§ SELECTED TEXT:
=======

Rabah Ameur-Zaïmeche Introduces His Film "South Terminal"

"All of this can be seen in the flesh, in the light of the eyes, even in the radiance of the sun above people."
Notebook

Rabah Ameur-Zaïmeche's South Terminal (2019) is exclusively showing on MUBI in the Viewfinder series.

My name is Rabah Ameur-Zaïmeche, and South Terminal is my sixth film. 

A film which blurs the tracks, which has no borders. Neither place nor time are clearly defined. Is it the Algeria of yesterday? The France of today, the Europe or even the world of tomorrow? The chaos generated by the contemporary economic order is accompanied by authoritarian drifts which do not concern only Algeria or France. The return of reactionary mechanisms all over the world proves this. 

South Terminal was filmed in the south of France exclusively, in Nîmes, Istres, Miramas and Grasse, however it carries ramifications from the colonial campaigns, through the war of independence up to the dark years that Algeria experienced in the 90s. This allowed us to transpose Algerian history elsewhere, to explode the frameworks and thus to reveal the violent, repressive and ruthless nature of States, whichever they might be.

A “terminal” is precisely the place where raw materials taken from the earth are stored. This is where oil and gas come in. Countries are ready to do anything to keep control of this energy market. It’s very violent. And if the violence remains off-screen in the film, I nevertheless wanted to make it palpable by first filming very wide, then gradually approaching the hearts of men suffocated, gangrened by fear... a fear that consumes bodies and souls and allows chaos and confusion to spread in all social relationships.

=======

§ TO DO: Retype, word for word, the passage of the South Terminal introduction that begins with "My name is Rabah" and ends with "world proves this.".

§ DATA LISTING:
=======

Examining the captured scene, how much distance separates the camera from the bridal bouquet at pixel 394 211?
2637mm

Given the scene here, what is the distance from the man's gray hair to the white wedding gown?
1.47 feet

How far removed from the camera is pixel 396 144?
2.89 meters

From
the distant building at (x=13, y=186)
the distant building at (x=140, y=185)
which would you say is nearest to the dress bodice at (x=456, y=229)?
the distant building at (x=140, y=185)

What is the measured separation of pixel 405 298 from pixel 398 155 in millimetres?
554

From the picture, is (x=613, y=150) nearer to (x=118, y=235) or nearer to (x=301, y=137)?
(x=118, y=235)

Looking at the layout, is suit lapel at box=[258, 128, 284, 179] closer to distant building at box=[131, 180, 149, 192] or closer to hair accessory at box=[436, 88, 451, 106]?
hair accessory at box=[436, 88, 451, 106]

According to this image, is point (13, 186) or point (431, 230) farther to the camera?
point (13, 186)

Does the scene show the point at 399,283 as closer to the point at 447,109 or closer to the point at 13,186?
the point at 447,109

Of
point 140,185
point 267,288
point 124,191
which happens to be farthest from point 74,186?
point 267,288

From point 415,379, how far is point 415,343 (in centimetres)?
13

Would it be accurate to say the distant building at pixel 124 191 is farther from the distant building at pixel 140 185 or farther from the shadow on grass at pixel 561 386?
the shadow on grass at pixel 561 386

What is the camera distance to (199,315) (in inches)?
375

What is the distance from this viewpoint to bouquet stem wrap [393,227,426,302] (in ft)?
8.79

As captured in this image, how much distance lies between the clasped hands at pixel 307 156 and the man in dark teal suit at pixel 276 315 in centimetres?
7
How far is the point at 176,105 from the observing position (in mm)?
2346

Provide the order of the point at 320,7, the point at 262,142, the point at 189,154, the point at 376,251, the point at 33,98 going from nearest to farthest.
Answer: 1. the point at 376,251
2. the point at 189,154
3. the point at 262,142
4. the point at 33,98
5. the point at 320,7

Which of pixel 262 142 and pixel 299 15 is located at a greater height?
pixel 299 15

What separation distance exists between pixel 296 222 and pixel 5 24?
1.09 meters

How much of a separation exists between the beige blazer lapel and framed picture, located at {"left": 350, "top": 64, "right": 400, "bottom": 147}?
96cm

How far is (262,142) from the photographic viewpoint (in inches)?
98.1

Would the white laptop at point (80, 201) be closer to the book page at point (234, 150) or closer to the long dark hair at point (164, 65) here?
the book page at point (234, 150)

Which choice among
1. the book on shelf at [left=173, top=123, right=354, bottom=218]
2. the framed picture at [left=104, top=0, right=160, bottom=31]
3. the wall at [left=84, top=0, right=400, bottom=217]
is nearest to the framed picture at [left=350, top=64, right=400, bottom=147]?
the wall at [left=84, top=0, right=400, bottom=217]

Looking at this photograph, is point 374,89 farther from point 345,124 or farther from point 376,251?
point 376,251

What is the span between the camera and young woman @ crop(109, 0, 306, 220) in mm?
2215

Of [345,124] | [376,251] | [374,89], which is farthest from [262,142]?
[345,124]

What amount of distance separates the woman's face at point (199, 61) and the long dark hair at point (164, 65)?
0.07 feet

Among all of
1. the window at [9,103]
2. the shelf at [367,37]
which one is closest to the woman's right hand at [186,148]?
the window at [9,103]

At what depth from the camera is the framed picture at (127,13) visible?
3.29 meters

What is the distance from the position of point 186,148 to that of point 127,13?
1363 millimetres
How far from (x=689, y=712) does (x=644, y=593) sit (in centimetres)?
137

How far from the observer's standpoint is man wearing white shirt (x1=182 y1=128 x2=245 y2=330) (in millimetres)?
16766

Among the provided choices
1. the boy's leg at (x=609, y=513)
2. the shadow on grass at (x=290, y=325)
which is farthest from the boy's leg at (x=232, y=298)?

=======

§ SOLVED PROBLEM:
My name is Rabah Ameur-Zaïmeche, and South Terminal is my sixth film. 

A film which blurs the tracks, which has no borders. Neither place nor time are clearly defined. Is it the Algeria of yesterday? The France of today, the Europe or even the world of tomorrow? The chaos generated by the contemporary economic order is accompanied by authoritarian drifts which do not concern only Algeria or France. The return of reactionary mechanisms all over the world proves this.